## [Exercise instructions]
Quote the stretch of the passage on differential evolution below, from "Further, the authors" through "in all methods.".

## [Exercise text]
-*-*-

Further, the authors of [24] proposed to sample a binary mask $\mathbf{m}\in {\{0,1\}}^D$ according to the Bernoulli distribution with probability $p=P(m_d=1)$ shared across all D dimensions, and calculate the final candidate according to the following formula:

$$\mathbf{v}=\mathbf{m}\odot \mathbf{y}+(1-\mathbf{m})\odot {\mathbf{x}}_i,$$

(5)

where ⊙ denotes the element-wise multiplication. In the evolutionary computation literature this operation is known as uniform crossover operator [18]. In this paper, we fix $p=0.9$ following general recommendations in literature [26] and use the uniform crossover in all methods.

The last component of a population-based method is a selection mechanism. There are multiple variants of selection [18], however, here we use the “survival of the fittest” approach, i.e., we combine the old population with the new one and select N candidates with highest fitness values, i.e., the deterministic $(\mu +\lambda )$ selection.

This variant of DE is referred to as “DE/rand/1/bin”, where rand stands for randomly selecting a base vector, 1 is for adding a single perturbation and bin denotes the uniform crossover. Sometimes it is called classic DE [25].

-*-*-

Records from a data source
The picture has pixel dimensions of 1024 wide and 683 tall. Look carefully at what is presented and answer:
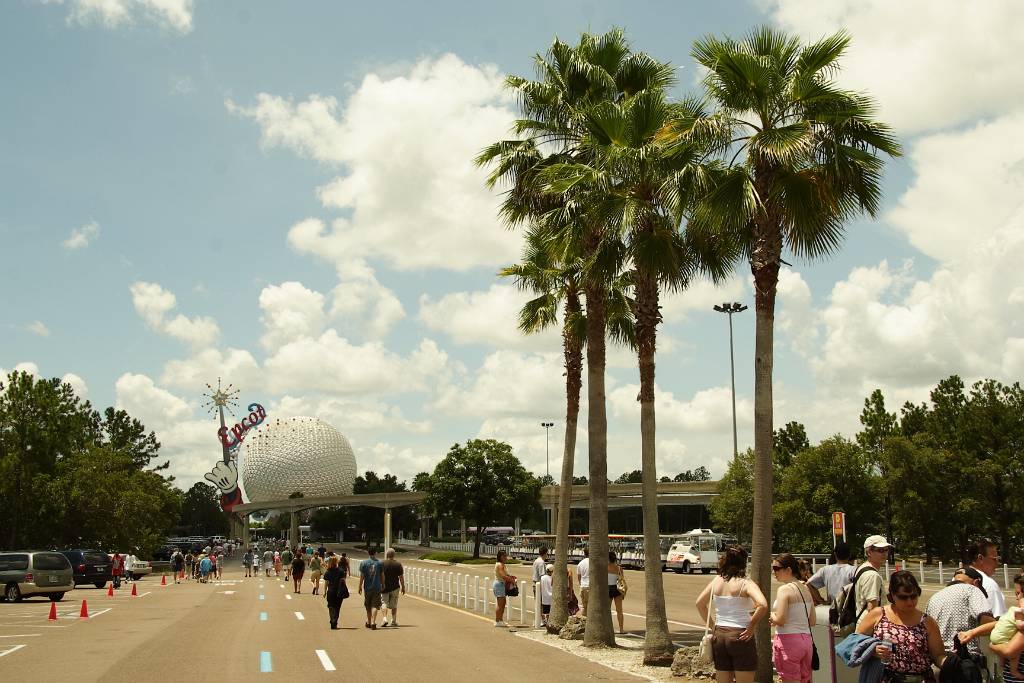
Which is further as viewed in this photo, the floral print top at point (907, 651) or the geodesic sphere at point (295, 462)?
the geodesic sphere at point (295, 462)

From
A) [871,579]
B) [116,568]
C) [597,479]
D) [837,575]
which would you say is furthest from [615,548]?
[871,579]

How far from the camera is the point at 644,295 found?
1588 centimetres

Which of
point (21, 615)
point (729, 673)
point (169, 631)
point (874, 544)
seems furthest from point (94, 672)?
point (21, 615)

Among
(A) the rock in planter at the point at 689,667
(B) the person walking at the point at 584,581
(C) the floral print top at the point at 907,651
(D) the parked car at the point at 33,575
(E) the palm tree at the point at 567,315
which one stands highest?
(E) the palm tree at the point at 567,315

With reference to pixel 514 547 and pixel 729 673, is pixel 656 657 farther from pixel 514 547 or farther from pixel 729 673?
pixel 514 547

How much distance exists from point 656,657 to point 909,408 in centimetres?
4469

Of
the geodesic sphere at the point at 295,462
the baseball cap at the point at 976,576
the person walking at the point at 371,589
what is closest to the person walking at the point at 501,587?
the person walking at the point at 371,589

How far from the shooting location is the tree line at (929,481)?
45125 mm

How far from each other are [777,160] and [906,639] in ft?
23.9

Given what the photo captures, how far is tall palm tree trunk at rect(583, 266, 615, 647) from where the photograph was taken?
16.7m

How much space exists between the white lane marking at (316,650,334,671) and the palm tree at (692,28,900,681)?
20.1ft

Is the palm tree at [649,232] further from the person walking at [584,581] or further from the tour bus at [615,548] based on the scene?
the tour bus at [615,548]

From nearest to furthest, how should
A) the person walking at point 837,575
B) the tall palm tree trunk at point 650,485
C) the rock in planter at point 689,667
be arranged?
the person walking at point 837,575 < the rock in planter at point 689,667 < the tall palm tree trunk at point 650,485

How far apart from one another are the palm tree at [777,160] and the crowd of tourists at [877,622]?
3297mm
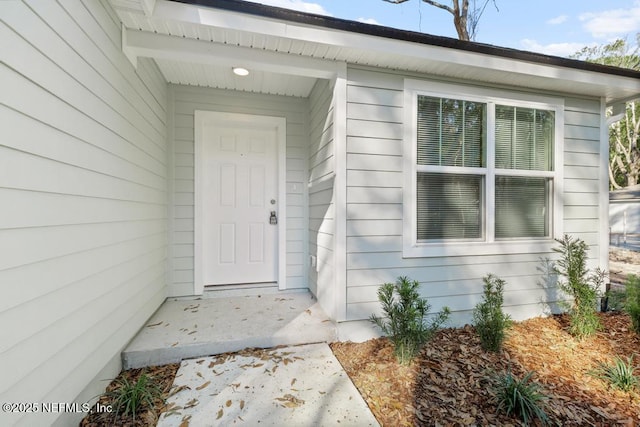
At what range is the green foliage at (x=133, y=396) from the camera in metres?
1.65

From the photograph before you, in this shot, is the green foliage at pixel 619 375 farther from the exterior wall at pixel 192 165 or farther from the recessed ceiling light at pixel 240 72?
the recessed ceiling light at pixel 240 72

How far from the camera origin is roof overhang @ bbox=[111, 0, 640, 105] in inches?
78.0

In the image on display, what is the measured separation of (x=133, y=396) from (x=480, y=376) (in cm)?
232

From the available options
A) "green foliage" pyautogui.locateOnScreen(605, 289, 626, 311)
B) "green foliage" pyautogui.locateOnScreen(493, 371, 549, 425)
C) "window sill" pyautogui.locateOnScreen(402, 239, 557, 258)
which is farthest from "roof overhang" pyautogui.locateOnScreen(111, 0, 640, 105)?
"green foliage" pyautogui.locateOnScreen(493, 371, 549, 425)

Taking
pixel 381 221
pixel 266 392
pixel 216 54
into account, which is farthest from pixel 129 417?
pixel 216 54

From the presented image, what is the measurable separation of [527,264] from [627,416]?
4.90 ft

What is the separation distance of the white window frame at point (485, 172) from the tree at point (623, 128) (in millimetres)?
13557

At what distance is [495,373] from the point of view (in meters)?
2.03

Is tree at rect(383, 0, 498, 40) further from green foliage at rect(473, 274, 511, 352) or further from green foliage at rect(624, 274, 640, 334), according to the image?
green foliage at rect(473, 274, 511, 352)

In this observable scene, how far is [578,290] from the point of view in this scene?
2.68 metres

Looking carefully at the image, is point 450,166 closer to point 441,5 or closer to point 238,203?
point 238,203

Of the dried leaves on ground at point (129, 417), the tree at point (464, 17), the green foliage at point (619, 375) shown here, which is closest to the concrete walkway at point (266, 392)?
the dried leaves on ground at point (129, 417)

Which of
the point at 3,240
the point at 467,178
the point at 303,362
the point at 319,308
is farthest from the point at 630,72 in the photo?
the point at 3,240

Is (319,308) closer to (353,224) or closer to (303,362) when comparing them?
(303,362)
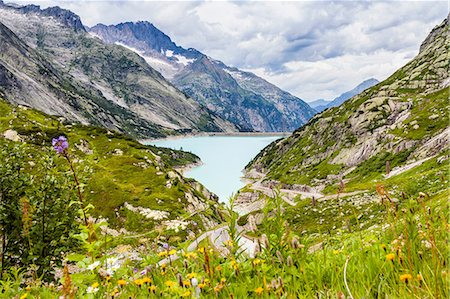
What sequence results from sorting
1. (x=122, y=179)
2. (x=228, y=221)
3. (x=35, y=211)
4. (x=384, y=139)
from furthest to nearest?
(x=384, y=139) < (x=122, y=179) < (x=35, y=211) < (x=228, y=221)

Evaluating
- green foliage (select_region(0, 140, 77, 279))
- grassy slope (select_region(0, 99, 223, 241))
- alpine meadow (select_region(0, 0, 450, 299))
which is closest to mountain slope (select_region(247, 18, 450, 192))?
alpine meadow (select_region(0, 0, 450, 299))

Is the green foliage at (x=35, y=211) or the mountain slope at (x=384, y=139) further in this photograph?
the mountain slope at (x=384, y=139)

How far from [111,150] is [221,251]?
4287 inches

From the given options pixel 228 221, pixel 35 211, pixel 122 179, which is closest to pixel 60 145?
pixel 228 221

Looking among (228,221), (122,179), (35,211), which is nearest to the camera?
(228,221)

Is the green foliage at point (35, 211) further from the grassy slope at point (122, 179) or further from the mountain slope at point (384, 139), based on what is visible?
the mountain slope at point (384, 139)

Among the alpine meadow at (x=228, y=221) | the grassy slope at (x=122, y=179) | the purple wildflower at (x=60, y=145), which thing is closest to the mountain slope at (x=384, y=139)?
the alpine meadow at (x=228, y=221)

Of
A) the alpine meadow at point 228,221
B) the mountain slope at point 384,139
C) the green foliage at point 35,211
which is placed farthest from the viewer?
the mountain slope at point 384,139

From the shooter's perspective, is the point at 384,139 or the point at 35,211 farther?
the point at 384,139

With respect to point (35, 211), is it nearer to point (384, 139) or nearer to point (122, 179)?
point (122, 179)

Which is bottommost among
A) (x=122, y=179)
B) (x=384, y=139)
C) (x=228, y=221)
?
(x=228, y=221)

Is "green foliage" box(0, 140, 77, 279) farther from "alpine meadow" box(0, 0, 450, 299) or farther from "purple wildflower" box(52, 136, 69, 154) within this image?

-*-*-

## [Response below]
Further, the authors of [24] proposed to sample a binary mask $\mathbf{m}\in {\{0,1\}}^D$ according to the Bernoulli distribution with probability $p=P(m_d=1)$ shared across all D dimensions, and calculate the final candidate according to the following formula:

$$\mathbf{v}=\mathbf{m}\odot \mathbf{y}+(1-\mathbf{m})\odot {\mathbf{x}}_i,$$

(5)

where ⊙ denotes the element-wise multiplication. In the evolutionary computation literature this operation is known as uniform crossover operator [18]. In this paper, we fix $p=0.9$ following general recommendations in literature [26] and use the uniform crossover in all methods.